▶ Supplied text:
--------------------
Use blade sharpeners in a single direction and on just one side of secateurs or shears to maintain their effectiveness. Traditionally, garden tools were sharpened on whetstones, which helped to lubricate and smooth hardened steel tools. Today, most gardening tools are made from carbon or stainless steel, which helps them last longer, but they still need sharpening.
Pruning can be really quite fun with the right tools, but it can also pass infection between plants. Before and after pruning, wash your tools down with soap and water, then dry them thoroughly before storing them somewhere dry. When pruning blight or canker, clean your tools between each plant by dipping them into a mild detergent solution.
An organised shed is a happy shed, so take your time with this task. Once you’ve bought your new tools, consider what you will use most often and what takes up the most space. Spades and secateurs should take pride of place, while rakes, tree saws, and other tools used annually can be neatly stored to avoid clutter.
The most important tools and equipment for any garden are those that keep it tidy. Bulky tools, like tree pruners and spades, are great for big jobs, but the must-have garden tools are simply basic hand tools like trowels, garden bags, rakes, and secateurs which are perfect for tending flower beds, shrub pruning, and deadheading roses.
Tree saws and bypass loppers should be part of any gardener’s arsenal. Without them, you have no way to prune mature branches safely. Rakes and garden bags are essential for deciduous trees to gather all that valuable compost material and, perhaps most importantly, a spade. Because how else are you going to plant all of your new trees?
--------------------
▶ Problem: Write out the garden tools text word for word, starting at "Use blade sharpeners" and ending at "still need sharpening.".

▶ Exercise data:
--------------------
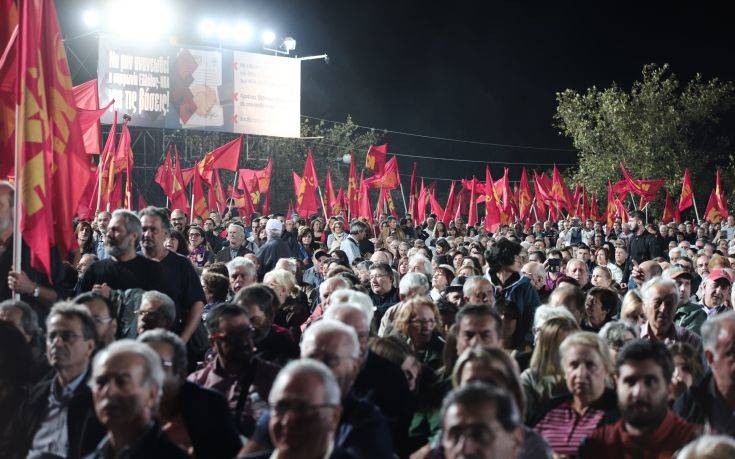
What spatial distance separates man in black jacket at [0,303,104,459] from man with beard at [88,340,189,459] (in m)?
0.74

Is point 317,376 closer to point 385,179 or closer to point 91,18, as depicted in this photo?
point 385,179

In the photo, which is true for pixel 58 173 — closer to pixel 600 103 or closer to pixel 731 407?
pixel 731 407

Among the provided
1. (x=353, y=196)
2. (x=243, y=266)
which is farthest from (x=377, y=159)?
(x=243, y=266)

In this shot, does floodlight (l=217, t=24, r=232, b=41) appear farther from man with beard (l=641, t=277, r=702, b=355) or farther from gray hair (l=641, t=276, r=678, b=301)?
man with beard (l=641, t=277, r=702, b=355)

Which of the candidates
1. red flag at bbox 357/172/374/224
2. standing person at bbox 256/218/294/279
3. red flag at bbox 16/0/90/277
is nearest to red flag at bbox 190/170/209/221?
red flag at bbox 357/172/374/224

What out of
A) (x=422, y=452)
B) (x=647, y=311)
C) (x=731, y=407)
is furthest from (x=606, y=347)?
(x=647, y=311)

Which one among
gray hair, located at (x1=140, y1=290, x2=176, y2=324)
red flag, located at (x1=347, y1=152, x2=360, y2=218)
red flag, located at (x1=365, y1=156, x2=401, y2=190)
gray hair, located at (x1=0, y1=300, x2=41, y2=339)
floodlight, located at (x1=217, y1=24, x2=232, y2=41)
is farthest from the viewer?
floodlight, located at (x1=217, y1=24, x2=232, y2=41)

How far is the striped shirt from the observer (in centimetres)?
500

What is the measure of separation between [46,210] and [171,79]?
27980mm

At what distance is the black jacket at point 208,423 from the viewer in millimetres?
4574

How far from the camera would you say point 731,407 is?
5070 mm

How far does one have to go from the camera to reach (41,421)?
5.22 meters

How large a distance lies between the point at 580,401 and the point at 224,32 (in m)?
33.4

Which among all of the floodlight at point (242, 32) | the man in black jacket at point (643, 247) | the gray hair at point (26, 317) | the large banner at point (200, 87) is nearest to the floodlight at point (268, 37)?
the floodlight at point (242, 32)
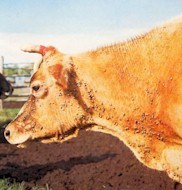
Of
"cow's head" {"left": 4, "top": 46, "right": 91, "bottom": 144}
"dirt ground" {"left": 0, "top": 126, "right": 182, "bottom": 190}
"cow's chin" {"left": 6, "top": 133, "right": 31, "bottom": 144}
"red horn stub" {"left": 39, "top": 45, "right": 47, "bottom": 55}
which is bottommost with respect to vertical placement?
"dirt ground" {"left": 0, "top": 126, "right": 182, "bottom": 190}

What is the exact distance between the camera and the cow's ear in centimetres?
427

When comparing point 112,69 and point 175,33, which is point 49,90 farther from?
point 175,33

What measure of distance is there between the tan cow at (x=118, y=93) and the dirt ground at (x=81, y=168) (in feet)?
7.94

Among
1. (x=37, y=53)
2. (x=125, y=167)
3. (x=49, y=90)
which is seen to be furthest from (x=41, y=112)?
(x=125, y=167)

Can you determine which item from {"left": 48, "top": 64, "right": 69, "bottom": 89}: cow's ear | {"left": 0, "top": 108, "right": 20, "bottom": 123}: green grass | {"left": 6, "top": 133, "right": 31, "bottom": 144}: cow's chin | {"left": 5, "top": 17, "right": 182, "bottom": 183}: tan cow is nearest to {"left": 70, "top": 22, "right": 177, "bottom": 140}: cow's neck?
{"left": 5, "top": 17, "right": 182, "bottom": 183}: tan cow

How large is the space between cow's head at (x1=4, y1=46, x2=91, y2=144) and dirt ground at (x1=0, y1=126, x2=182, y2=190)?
88.7 inches

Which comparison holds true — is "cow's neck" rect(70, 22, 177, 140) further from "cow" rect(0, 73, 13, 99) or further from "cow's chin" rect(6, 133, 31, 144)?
"cow" rect(0, 73, 13, 99)

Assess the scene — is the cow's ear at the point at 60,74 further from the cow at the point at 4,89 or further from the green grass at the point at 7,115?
the green grass at the point at 7,115

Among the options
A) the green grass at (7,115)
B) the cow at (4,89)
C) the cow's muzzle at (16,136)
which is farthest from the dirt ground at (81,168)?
the green grass at (7,115)

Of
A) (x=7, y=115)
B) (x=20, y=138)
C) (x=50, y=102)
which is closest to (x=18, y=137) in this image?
(x=20, y=138)

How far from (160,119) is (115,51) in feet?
2.29

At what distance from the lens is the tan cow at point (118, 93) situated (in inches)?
166

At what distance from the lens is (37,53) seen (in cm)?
452

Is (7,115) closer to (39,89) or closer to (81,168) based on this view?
(81,168)
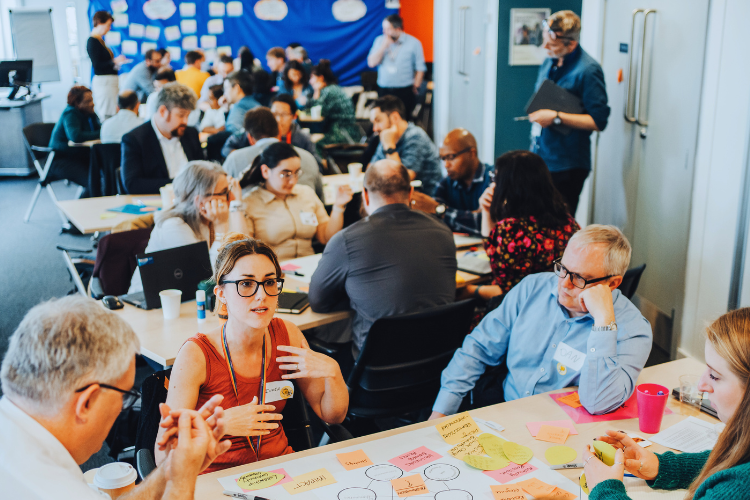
--------------------
▶ Completed exercise:
Use blade sharpeners in a single direction and on just one side of secateurs or shears to maintain their effectiveness. Traditionally, garden tools were sharpened on whetstones, which helped to lubricate and smooth hardened steel tools. Today, most gardening tools are made from carbon or stainless steel, which helps them last longer, but they still need sharpening.